**Your tasks:**
a) According to the thread on outdoor housing, where would the housing be placed?
b) Quote every sentence in the thread on outdoor housing that ends with a question mark.
c) Extend the thread on outdoor housing from the point where it stops.

**Given text:**
*** Begin section ***

# Types of outdoor housing



## lol mouse (Jul 11, 2014)

Which is the best kind of outdoor housing? It would be on a wooden patio, against a brick wall, if that makes a difference ( they wouldn't be able to burrow out) Also- we do have a fox problem. Please take into account that although I am prepared to spend money, I do not own a money tree, and I'd like to have money left for toys etc.
Out of-
A large rabbit hutch ( double decker 5ft)
Similar to this-http:// http://www.buttercupfarm.co.uk/5-chartwell-double-rabbit-guinea-pig-hutch.html?gclid=CJSokuebt8ICFVDKtAodyEkAlA

Or

A chicken coop style one
Like this-http:// http://www.ideas-4-pets.co.uk/ferrodo-ferret-hutch-047-p-6490.html

I know there's other kinds, if there's any particularly good kinds, please tell me 
Thanks


----------



## DKDREAM (Sep 15, 2008)

they are good cages but very thin wood. could you maybe look for a joiner near by you? what part of the uk are you in?


----------



## lol mouse (Jul 11, 2014)

*** End section ***

**Stored data:**

*** Begin section ***

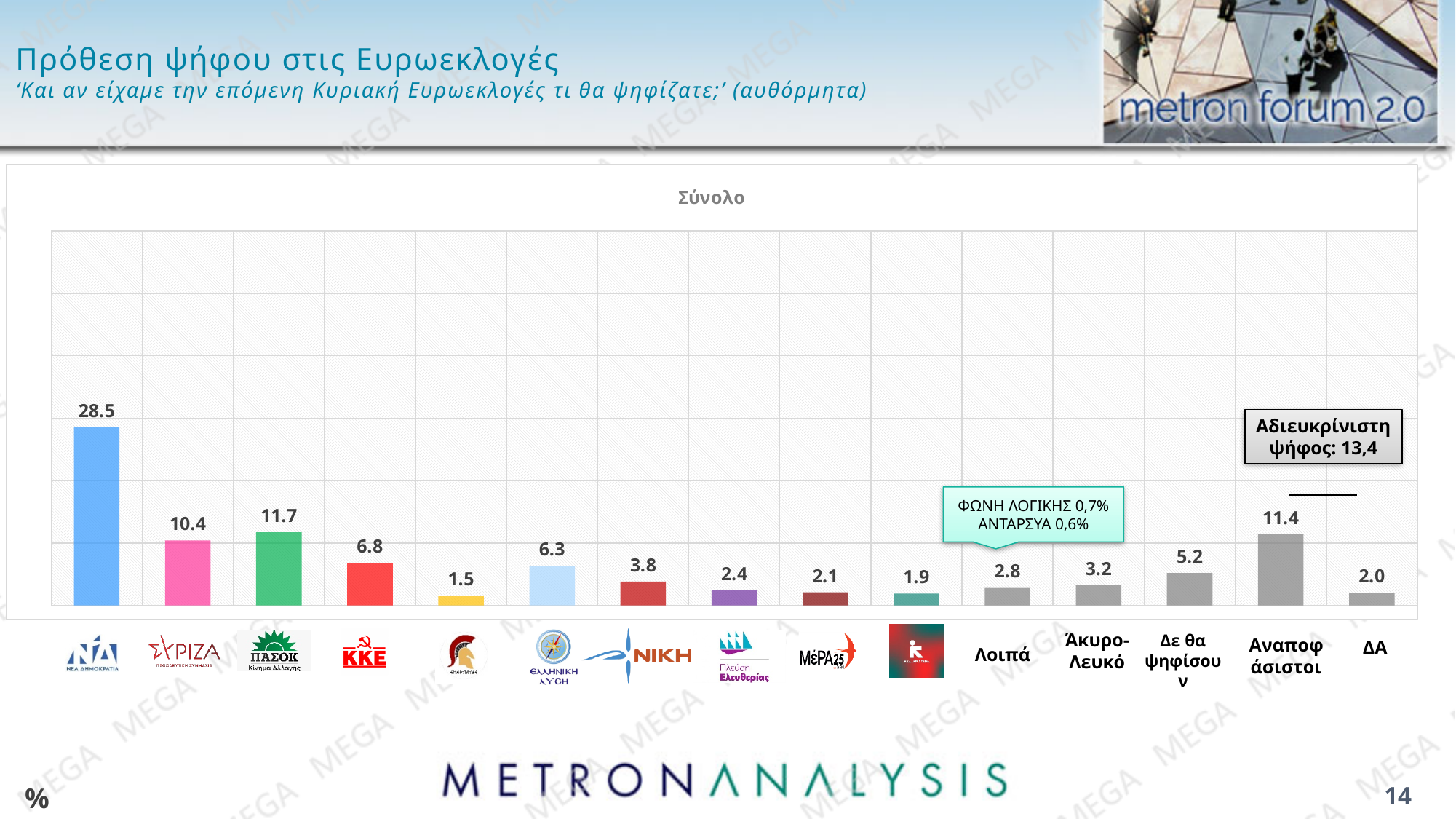
What value is given for Αδιευκρίνιστη ψήφος in the box on the chart? 13,4 What kind of chart is shown on the slide? bar chart What is the value for ΚΚΕ? 6.8 What is the value for ΠΑΣΟΚ? 11.7 Which is larger, the value for ΝΙΚΗ or the value for Δε θα ψηφίσουν? Δε θα ψηφίσουν Which category has the highest value? ΝΕΑ ΔΗΜΟΚΡΑΤΙΑ What is the title of the chart? Σύνολο Which is larger, the value for ΚΚΕ or the value for ΕΛΛΗΝΙΚΗ ΛΥΣΗ? ΚΚΕ What is the difference between the values for ΠΑΣΟΚ and ΣΥΡΙΖΑ? 1.3 What is the value for Αναποφάσιστοι? 11.4 How many bars are plotted in the chart? 15 What is the value for ΝΕΑ ΔΗΜΟΚΡΑΤΙΑ? 28.5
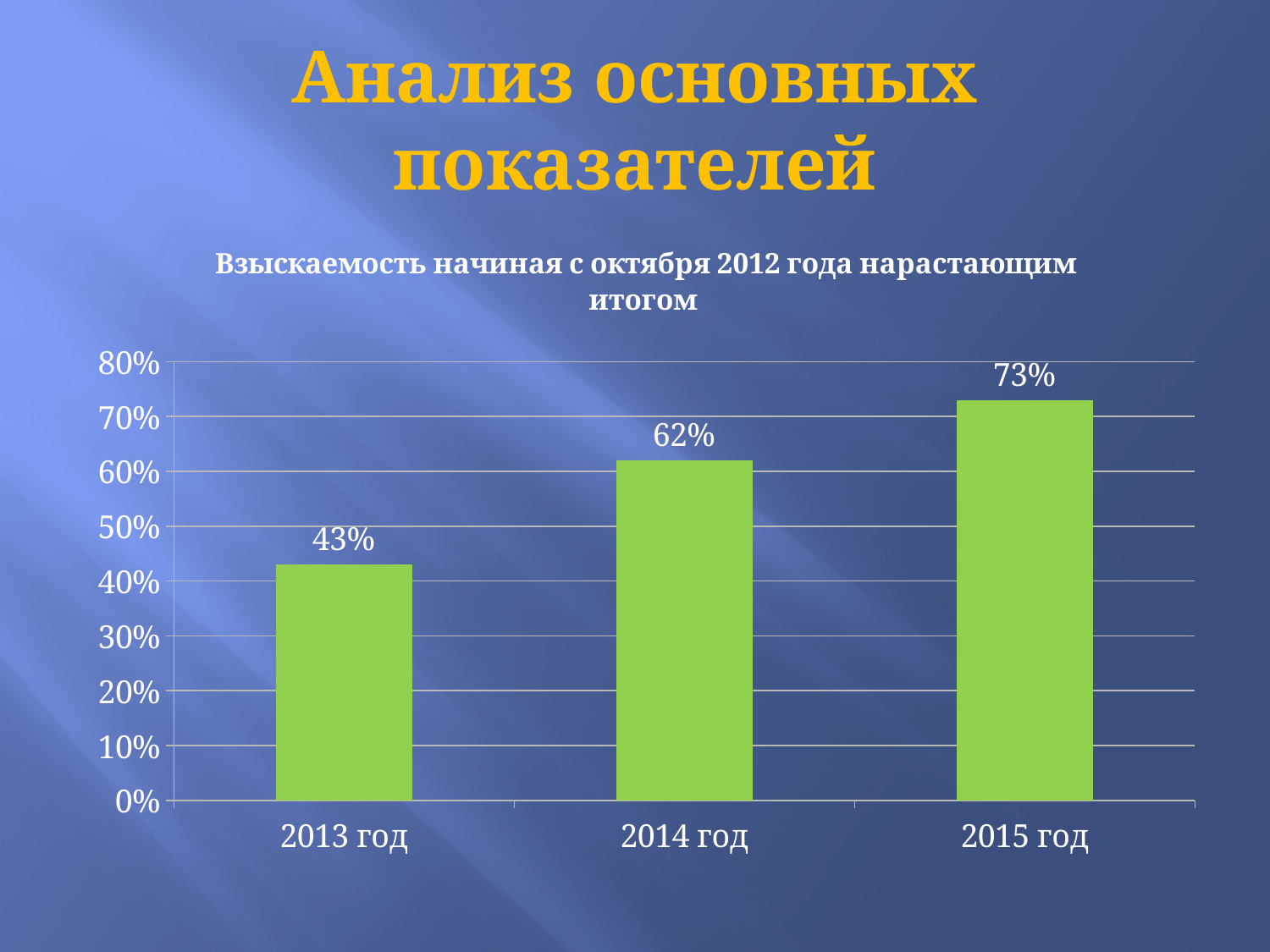
What is the value for 2013 год? 43% How many years are shown on the chart? 3 Which year has the highest value? 2015 год Do the values rise or fall from 2013 год to 2015 год? rise What is the difference between the values for 2015 год and 2013 год? 30% What kind of chart is shown on the slide? bar chart What is the value for 2015 год? 73% Which year has the lowest value? 2013 год What is the value for 2014 год? 62% Which is larger, the value for 2014 год or the value for 2015 год? 2015 год What is the difference between the values for 2014 год and 2013 год? 19% Is the value for 2013 год greater or less than 50%? less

*** End section ***

**Per-task answers:**
a) On a wooden patio, against a brick wall.

b)
- "Which is the best kind of outdoor housing?"
- "could you maybe look for a joiner near by you?"
- "what part of the uk are you in?"

c)
DKDREAM said:


> they are good cages but very thin wood. could you maybe look for a joiner near by you? what part of the uk are you in?


Urmmm well I am in around Glasgow. What would the joiner do? 
Thanksx


----------



## lol mouse (Jul 11, 2014)

Also +DKDREAM, how thick should it be?


----------



## DKDREAM (Sep 15, 2008)

joiners can make cages that will last years, these ones online are very thin. Thicker the better.


----------



## Cami (Apr 18, 2012)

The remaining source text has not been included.